Water end-use consumption in low-income households: Evaluation of the impact of preprocessing on the construction of a classification model

https://doi.org/10.1016/j.eswa.2021.115623Get rights and content

Highlights

  • Water consumption variability affects the preprocessing of time series features.

  • Random Forest and 1NN with the ERP measure show similar performances.

  • Errors linked to preprocess method must be known in order to select that model.

Abstract

The challenge of transforming massive water flow data into desegregated smart information according to water end uses is an issue that has motivated many researchers. This challenge is even more difficult in low-income regions owing to the high variability of data because predominant hydraulic devices offer many activation possibilities for users as they are controlled by globe valves. Devices with standardized flow rates such as washing machines or dishwashers are exceptions. A common practice is to apply commercial software that classifies events at the end-use level and then to develop a personalized classification model with enhanced alignment with the database. If the preprocessing step is not performed properly, it can affect perceived device behaviors, which may lead to incorrect conclusions. To evaluate how this variability can interfere with commercial software responses, we developed classification models using a dataset preprocessed by Trace Wizard® as training data and then applied the trained models to a test dataset consisting of events that were authenticated by individual flow sensors. Our goal was to identify the degree of difference between the two datasets. The results demonstrate that when Trace Wizard® is applied, the features of each device differ from the original water consumption flow, indicating that data variability interferes with the credibility of feedback. Additionally, preprocessing tended to increase the volume, duration, and flow rates, giving the impression that the consumption was higher than the real scenario. The constructed models were not able to overcome the distortions introduced by Trace Wizard® classification. For example, fixtures had poor matches for several houses, with statistical measures below 50%.

Introduction

Water end use control and rationalization are essential for the universalization of water access. This concept has been proven in the cases of agricultural and industrial water use and must be expanded to urban and domestic water use. Many countries, particularly developing countries, still experience unacceptable water losses in their urban distribution systems. In some cases, more than 50% of the water produced at treatment facilities does not reach households. Additionally, significant water waste occurs in both rich and poor households with various population demographics.

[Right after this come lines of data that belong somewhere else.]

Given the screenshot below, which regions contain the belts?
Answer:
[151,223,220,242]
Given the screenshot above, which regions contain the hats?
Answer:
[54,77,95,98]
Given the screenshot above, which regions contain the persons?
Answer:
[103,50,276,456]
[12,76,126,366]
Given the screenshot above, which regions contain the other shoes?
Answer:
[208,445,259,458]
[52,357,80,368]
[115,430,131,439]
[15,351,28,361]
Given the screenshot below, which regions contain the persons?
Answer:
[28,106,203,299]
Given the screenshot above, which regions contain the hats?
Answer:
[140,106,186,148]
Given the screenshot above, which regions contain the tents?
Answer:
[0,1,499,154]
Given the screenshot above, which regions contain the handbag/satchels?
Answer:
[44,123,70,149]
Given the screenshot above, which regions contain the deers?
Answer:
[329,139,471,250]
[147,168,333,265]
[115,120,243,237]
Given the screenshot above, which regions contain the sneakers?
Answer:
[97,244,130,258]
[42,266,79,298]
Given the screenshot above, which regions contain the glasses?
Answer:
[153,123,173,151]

Given current consumption patterns and habits, there will likely be an increase in residential water demand as a result of global urban growth (Cominola, Giuliani, Piga, Castelletti, & Rizzoli, 2015). Additionally, water pollution, urban development, agricultural irrigation, climate change, and droughts also contribute to disparities between the availability of quality water sources and consumption demand (Jorgensen, Graymore, & O’Toole, 2009). Therefore, in the face of water scarcity, information regarding how and when water is used can aid the development of policies aimed at reducing water consumption (Vašak, Banjac, & Novak, 2015).

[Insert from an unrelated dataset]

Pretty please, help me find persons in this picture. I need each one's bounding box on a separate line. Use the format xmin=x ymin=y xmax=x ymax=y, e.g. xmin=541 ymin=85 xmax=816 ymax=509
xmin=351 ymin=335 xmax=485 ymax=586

Water consumption in buildings, residential areas, commercial enterprises, or institutional facilities depends on multiple factors as discussed by Kiperstok and Kiperstok (2017). Consumption depends on technological, managerial, and behavioral issues. It is widely accepted that awareness is key to the rational use of water and that there can be no awareness without proper control. However, control is not possible without accurate measurements. Water distribution systems are being designed to tackle this issue and the hydro metering of all consumer units is either already conducted or is being actively pursued by water authorities worldwide. Combining information from residential water meters with regional or water sector flow and pressure records can allow urban water losses to be curtailed. Moving water control inside buildings and households is an important challenge for water authorities and consumers. Understanding how water is consumed and whether it is properly meeting a demand or being wasted allows consumers to adopt necessary measures to reduce consumption while satisfying their desires. It also allows authorities, researchers, and suppliers to design strategies to favor more rational equipment and practices.

To identify how water is consumed, wasted, or lost through building hydraulic installations, pipes, reservoirs, faucets, tubs, washing machines, or showers, two main methods are typically used: installing a water meter for each equipment or developing a means to interpret the flow signals from a central water meter1. Previous works (Mello et al., 2018, Soares et al., 2018) have applied both types of methods.

Over the past three decades, research has promoted the development of intelligent water meters for fostering the characterization of water consumption patterns according to end uses (Bennett et al., 2013, Liu et al., 2016, Nguyen et al., 2014). Several issues make water end use recognition challenging, such as whether an observed time series represents individual or combined events and how combined events can be separated. Additionally, it is difficult to handle multiple behaviors associated with the same fixture or with new user patterns. Currently, a common practice is to use commercial software such as Trace Wizard® to address these issues. Another possibility is to create custom models using preprocessed data, such as with data that are already treated (in cases with simultaneous uses) and labeled according to end-use equipment. This requires reliable software responses because processed data may not represent the real water consumption behaviors of each device. This is a significant issue because models (including secondary steps, if any) mold themselves to the characteristics of data, which influences the choice of pattern recognition techniques, decisions regarding the factors that influence consumption, information about the quantity of water used by hydraulic equipment, and user behavior. Therefore, it is crucial to have a means of verifying the preprocessing step.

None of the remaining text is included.